— Zadania do wykonania —
(a) Kto według relacji z meczu Realu Madryt wyrównał z rzutu karnego?
(b) Wypisz wiernie fragment relacji z meczu Realu Madryt, zaczynając od słów „Twitter @RMadridInfo |” i ciągnąc go aż do słów „do spacerowego tempa.” włącznie.
(c) Dopisz następną część relacji z meczu Realu Madryt, podejmując ją tuż po jej ostatnim zdaniu.

— Podany fragment —
◆ ◆ ◆ ◆

Twitter @RMadridInfo |
"Królewscy" przez większość meczu grali bezpłciowo, jakby z poczuciem, że przecież może się on sam wygrać. Widać było grzechy z poprzednich spotkań - choćby z Legią w Warszawie, czy przeciwko Las Palmas - chłodne lekceważenie rywala i granie na granicy odpowiedzialności. Szybka bramka Benzemy jeszcze to spotęgowała. Spacerujący Modrić, niedokładny Kroos, tracący Casemiro... Obrazek znany z meczów ze słabszymi rywalami powielił się także i dziś.
Ale czy Japończycy potrafili to wykorzystać? Niespecjalnie, chociaż przez kilka minut nawet prowadzili. Wtedy jednak Real włączył trzeci bieg i dość szybko doprowadził do wyrównania po pewnym rzucie karnym Cristiano Ronaldo, by po chwili znów wrócić do spacerowego tempa.

◆ ◆ ◆ ◆

— Podane informacje —
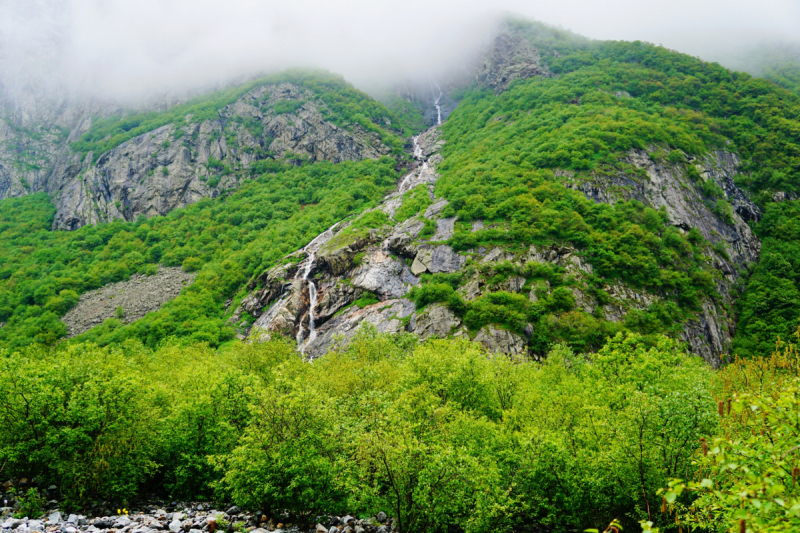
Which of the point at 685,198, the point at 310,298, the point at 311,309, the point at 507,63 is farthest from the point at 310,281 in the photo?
the point at 507,63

◆ ◆ ◆ ◆

— Lista odpowiedzi —
(a) Cristiano Ronaldo.

(b)
Twitter @RMadridInfo |
"Królewscy" przez większość meczu grali bezpłciowo, jakby z poczuciem, że przecież może się on sam wygrać. Widać było grzechy z poprzednich spotkań - choćby z Legią w Warszawie, czy przeciwko Las Palmas - chłodne lekceważenie rywala i granie na granicy odpowiedzialności. Szybka bramka Benzemy jeszcze to spotęgowała. Spacerujący Modrić, niedokładny Kroos, tracący Casemiro... Obrazek znany z meczów ze słabszymi rywalami powielił się także i dziś.
Ale czy Japończycy potrafili to wykorzystać? Niespecjalnie, chociaż przez kilka minut nawet prowadzili. Wtedy jednak Real włączył trzeci bieg i dość szybko doprowadził do wyrównania po pewnym rzucie karnym Cristiano Ronaldo, by po chwili znów wrócić do spacerowego tempa.

(c)
Kashima to poziom Segunda Division...Real zalatwi to w 93 minucie— Rafal Lebiedzinski (@rafa_lebiedz24) 18 grudnia 2016
O ile jednak Real nie chciał, o tyle Kashima nie potrafiła przejść do konkretów. "Los Blancos" cały mecz trzymali rywala za łeb, niczym starszy brat pilnujący młodszego rodzeństwa. "Możesz trochę poszaleć, ale koniec końców i tak będzie na nasze" zdawali się myśleć zawodnicy Realu. I choć powinni zakończyć ten mecz w 90 minutach, to nie potrafili tego zrobić grając nie na pół, ale wręcz na ćwierć gwizdka. Irytował Marcelo, raziły niedokładne podania, a promyków nadziei kibice mogli upatrywać chyba tylko w tych drobnych przebłyskach geniuszu.
Bo gdy taki zespół wejdzie na najwyższe obroty, to zazwyczaj nie ma czego zbierać. Problem Realu tkwi jednak w tym, że nie potrafi dobić rywala. Gdy już ma go na widelcu, nie stawia kropki nad i. Jest syty. I dziś, kolejny raz w tym sezonie za to zapłacił. Na razie pierwszą ratę.
Drugą kondycja odbierze w styczniu.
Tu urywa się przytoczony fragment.